Dans leurs plans de reconstruction de la Société, les collectivistes commettent, à notre avis, une double erreur. Tout en parlant d’abolir le régime capitaliste, ils voudraient maintenir, néanmoins, deux institutions qui font le fond de ce régime : le gouvernement représentatif et le salariat.
Pour ce qui concerne le gouvernement soit-disant représentatif, nous en avons souvent parlé. Il nous reste absolument incompréhensible, comment des hommes intelligents — et le parti collectiviste n’en manque pas — peuvent rester partisans des parlements nationaux ou municipaux, après toutes les leçons que l’histoire nous a données à ce sujet, soit en France, soit en Angleterre, en Allemagne, en Suisse ou aux Etats-Unis.
Tandis que de tous côtés nous voyons le régime parlementaire s’effondrer, et tandis que de tous côtés surgit la critique des principes mêmes du système — non plus seulement de ses applications, — comment se fait-il que des hommes intelligents s’appelant socialistes-révolutionnaires, cherchent à maintenir ce système, déjà condamné à mourir ?
On sait que le système fut élaboré par la bourgeoisie pour tenir tête à la royauté et maintenir en même temps, et accroître sa domination sur les travailleurs. On sait qu’en le préconisant les bourgeois n’ont jamais soutenu sérieusement qu’un parlement ou un conseil municipal représente la nation ou la cité : les plus intelligents d’entre eux savent que c’est impossible. En soutenant le régime parlementaire, la bourgeoisie a cherché tout bonnement à opposer une digue à la royauté, sans donner de liberté au peuple.

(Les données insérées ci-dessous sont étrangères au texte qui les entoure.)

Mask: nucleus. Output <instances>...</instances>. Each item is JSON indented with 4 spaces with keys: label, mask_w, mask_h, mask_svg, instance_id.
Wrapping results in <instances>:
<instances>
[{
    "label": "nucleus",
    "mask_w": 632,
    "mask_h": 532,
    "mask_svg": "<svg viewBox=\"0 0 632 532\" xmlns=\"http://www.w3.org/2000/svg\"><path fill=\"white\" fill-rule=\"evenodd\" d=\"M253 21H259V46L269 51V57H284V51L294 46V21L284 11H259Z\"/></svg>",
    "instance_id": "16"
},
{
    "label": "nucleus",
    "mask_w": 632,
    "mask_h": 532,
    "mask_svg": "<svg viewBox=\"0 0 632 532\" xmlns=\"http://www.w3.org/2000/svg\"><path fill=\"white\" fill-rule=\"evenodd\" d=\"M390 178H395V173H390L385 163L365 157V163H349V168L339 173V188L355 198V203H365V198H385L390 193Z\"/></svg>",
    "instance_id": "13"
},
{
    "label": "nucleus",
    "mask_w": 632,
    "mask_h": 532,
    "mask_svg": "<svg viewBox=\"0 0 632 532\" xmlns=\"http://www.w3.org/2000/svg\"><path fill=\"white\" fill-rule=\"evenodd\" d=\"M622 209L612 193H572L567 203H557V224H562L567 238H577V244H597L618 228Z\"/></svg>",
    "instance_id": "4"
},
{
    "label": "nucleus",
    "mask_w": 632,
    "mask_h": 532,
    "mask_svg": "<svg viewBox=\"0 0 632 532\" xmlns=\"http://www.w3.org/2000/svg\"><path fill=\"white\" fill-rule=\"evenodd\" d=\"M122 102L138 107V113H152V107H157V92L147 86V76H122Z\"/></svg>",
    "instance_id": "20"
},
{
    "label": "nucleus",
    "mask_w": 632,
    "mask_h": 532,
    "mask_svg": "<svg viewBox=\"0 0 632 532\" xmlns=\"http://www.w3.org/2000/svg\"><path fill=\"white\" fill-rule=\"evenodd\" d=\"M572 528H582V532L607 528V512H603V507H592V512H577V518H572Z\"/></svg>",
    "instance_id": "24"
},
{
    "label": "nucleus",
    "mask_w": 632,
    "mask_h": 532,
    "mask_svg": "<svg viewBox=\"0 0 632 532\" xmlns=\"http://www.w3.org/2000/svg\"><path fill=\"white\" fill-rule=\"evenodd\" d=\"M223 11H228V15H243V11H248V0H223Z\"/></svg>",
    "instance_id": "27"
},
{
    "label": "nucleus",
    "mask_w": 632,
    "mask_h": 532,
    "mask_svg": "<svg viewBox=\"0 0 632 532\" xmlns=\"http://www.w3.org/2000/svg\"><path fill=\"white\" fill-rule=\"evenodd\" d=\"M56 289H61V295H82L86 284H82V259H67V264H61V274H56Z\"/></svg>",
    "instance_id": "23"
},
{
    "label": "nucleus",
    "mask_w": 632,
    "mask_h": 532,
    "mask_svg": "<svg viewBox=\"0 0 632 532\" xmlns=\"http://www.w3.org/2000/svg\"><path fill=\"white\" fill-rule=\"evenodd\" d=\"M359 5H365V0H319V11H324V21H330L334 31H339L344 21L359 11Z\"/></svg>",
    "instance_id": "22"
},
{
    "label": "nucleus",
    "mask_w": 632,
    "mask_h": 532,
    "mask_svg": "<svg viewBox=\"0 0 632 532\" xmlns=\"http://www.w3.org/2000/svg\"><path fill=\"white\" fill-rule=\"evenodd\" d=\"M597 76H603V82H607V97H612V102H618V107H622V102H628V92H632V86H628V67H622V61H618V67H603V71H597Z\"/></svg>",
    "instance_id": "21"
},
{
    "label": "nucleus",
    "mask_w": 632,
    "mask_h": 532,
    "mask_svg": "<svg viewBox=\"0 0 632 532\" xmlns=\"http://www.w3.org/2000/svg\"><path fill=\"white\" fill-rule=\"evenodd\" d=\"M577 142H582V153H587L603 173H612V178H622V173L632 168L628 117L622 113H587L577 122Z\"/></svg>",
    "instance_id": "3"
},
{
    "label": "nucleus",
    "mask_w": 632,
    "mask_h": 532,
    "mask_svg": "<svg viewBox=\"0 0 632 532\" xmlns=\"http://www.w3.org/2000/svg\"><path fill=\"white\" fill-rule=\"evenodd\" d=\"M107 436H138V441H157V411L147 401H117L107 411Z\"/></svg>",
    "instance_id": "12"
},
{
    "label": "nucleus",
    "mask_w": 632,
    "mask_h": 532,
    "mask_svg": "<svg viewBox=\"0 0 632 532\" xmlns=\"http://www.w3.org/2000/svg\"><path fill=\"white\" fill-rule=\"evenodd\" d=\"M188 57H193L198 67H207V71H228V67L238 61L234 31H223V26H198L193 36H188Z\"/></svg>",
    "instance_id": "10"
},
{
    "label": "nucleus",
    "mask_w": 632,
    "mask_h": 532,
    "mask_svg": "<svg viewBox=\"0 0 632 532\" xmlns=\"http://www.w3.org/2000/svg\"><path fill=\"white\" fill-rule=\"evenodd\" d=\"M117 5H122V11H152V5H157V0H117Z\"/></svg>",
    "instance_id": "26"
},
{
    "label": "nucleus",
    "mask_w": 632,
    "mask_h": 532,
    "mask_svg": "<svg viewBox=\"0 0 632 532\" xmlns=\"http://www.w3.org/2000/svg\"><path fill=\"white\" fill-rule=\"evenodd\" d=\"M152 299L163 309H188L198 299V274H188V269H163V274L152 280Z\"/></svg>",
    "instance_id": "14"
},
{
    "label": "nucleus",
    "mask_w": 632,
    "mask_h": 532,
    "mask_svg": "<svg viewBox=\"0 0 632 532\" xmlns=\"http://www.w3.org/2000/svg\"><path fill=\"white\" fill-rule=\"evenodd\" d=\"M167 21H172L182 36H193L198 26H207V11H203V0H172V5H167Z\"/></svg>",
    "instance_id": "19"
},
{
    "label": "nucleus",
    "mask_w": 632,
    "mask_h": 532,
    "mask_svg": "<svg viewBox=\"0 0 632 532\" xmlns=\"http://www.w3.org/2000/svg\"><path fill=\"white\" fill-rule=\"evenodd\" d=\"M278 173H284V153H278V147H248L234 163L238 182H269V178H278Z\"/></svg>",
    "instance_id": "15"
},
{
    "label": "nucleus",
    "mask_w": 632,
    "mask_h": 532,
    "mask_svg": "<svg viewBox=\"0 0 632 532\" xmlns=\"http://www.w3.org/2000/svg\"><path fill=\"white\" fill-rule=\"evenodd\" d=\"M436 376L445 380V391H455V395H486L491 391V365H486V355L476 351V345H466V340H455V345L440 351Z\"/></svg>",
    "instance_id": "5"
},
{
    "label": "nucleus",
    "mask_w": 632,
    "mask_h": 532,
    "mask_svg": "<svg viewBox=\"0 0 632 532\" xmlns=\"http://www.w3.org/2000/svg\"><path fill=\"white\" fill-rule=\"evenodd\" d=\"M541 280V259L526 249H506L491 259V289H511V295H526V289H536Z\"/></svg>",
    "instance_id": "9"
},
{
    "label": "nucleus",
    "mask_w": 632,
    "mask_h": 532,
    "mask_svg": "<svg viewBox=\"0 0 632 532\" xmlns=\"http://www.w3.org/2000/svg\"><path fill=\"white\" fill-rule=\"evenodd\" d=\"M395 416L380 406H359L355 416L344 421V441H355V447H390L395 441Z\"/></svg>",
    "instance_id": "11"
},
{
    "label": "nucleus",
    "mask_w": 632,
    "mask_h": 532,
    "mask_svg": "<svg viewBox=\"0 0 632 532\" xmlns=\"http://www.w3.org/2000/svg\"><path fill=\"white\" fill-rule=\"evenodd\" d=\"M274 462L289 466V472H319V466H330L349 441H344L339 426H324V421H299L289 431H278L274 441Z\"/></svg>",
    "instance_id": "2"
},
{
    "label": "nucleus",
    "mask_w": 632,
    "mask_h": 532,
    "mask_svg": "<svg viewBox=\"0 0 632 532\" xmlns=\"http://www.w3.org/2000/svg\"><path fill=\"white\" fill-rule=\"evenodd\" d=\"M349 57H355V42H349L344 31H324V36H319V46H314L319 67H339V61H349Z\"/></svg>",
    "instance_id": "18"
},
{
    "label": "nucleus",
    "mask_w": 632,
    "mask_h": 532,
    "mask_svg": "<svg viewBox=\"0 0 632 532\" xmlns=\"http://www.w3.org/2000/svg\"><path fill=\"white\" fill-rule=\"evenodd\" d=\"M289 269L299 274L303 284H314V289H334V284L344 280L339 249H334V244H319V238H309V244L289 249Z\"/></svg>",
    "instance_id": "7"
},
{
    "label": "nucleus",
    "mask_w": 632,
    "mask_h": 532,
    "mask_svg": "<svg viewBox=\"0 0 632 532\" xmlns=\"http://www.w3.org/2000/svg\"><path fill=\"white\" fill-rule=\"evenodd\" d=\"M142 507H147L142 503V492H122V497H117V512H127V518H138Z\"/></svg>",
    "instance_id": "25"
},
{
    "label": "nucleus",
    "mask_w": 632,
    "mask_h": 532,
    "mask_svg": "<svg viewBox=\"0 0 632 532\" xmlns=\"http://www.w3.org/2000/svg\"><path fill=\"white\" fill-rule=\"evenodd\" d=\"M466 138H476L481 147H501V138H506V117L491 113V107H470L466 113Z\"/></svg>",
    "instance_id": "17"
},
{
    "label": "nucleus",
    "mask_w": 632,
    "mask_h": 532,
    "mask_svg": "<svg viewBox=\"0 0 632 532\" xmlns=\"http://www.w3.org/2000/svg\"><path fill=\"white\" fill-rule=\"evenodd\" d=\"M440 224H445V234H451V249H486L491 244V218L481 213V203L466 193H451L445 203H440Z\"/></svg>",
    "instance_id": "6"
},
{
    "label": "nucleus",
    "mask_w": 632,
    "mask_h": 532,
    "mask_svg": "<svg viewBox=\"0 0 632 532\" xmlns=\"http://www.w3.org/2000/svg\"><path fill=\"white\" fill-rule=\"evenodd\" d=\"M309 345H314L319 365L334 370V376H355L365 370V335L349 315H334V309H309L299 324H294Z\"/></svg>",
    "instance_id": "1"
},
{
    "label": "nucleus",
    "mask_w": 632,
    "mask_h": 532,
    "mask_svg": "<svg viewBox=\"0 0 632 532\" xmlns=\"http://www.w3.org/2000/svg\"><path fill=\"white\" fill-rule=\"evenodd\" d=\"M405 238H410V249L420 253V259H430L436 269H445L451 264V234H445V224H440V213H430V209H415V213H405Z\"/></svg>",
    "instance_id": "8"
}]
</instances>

On s’aperçoit, en outre, qu’à mesure que le peuple devient conscient de ses intérêts et que la variété des intérêts se multilie, le système ne peut plus fonctionner. Aussi les démocrates de tous les pays cherchent-ils, sans les trouver, des palliatifs divers, des correctifs du système. On essaie le referendum et on trouve qu’il ne vaut rien ; on parle de représentation proportionnelle, de représentation des minorités — autres utopies parlementaires. On s’évertue, en un mot, à trouver l’introuvable, c’est-à-dire une délégation qui représente les millions d’intérêts variés de la nation ; mais on est forcé de reconnaître que l’on fait fausse route, et la confiance dans un gouvernement par délégation s’en va.